**Exercise goal**
Copy each of the records below word for word, but leave out the pictures.

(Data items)
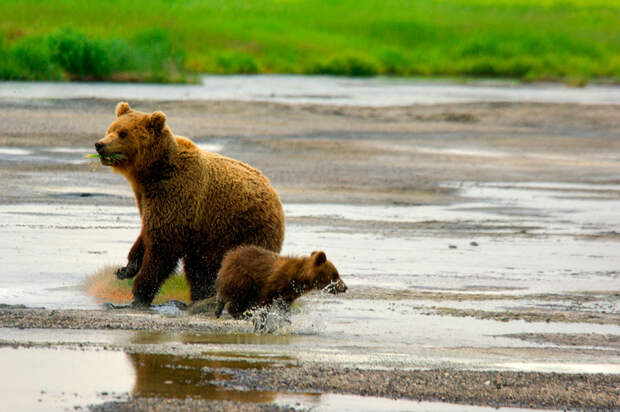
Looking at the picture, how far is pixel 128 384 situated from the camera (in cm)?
698

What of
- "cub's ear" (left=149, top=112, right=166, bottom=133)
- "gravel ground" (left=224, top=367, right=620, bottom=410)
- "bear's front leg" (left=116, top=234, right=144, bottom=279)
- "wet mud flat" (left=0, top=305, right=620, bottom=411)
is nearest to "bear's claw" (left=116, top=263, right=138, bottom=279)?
"bear's front leg" (left=116, top=234, right=144, bottom=279)

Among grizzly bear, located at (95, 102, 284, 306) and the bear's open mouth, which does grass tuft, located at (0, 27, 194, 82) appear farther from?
the bear's open mouth

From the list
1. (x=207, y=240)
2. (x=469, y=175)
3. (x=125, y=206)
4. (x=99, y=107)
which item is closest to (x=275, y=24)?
(x=99, y=107)

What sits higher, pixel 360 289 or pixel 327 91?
pixel 360 289

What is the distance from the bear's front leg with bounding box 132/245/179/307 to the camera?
9930 mm

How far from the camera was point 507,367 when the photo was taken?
318 inches

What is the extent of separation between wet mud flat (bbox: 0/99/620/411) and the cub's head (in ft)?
4.05

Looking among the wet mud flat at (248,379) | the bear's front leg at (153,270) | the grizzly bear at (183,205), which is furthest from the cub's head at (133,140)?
the wet mud flat at (248,379)

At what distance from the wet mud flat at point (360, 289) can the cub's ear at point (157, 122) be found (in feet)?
5.01

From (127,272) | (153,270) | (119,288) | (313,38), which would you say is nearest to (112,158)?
(153,270)

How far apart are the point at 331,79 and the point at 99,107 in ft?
86.0

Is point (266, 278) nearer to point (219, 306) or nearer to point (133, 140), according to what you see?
point (219, 306)

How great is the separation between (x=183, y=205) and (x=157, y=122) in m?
0.72

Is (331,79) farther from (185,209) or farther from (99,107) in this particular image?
(185,209)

**Answer below**
Looking at the picture, how far is pixel 128 384 situated from the camera (in cm)?
698

What of
- "cub's ear" (left=149, top=112, right=166, bottom=133)
- "gravel ground" (left=224, top=367, right=620, bottom=410)
- "bear's front leg" (left=116, top=234, right=144, bottom=279)
- "wet mud flat" (left=0, top=305, right=620, bottom=411)
is nearest to "bear's claw" (left=116, top=263, right=138, bottom=279)?
"bear's front leg" (left=116, top=234, right=144, bottom=279)

Among grizzly bear, located at (95, 102, 284, 306) and the bear's open mouth, which does grass tuft, located at (0, 27, 194, 82) appear farther from?
the bear's open mouth

From the list
1. (x=207, y=240)
2. (x=469, y=175)
3. (x=125, y=206)
4. (x=99, y=107)
which item is closest to (x=275, y=24)?
(x=99, y=107)

What sits higher, pixel 360 289 or pixel 327 91?
pixel 360 289

What is the distance from the bear's front leg with bounding box 132/245/179/307 to the camera?
9930 mm

How far from the camera was point 507,367 when the photo was taken?
318 inches

What is the extent of separation between wet mud flat (bbox: 0/99/620/411) and the cub's head (in ft)?
4.05

Looking among the wet mud flat at (248,379) | the bear's front leg at (153,270) | the grizzly bear at (183,205), which is furthest from the cub's head at (133,140)?
the wet mud flat at (248,379)

At what distance from the wet mud flat at point (360, 289) can the cub's ear at point (157, 122) be found (in feet)?
5.01

From (127,272) | (153,270) | (119,288) | (313,38), which would you say is nearest to (112,158)?
(153,270)

How far apart are the point at 331,79 and the point at 99,107 in ft?
86.0

Is point (266, 278) nearer to point (219, 306) or nearer to point (133, 140), according to what you see?
point (219, 306)

How great is the separation between (x=183, y=205) and (x=157, y=122) in m?
0.72

Is (331,79) farther from (185,209) or farther from (99,107) in this particular image?
(185,209)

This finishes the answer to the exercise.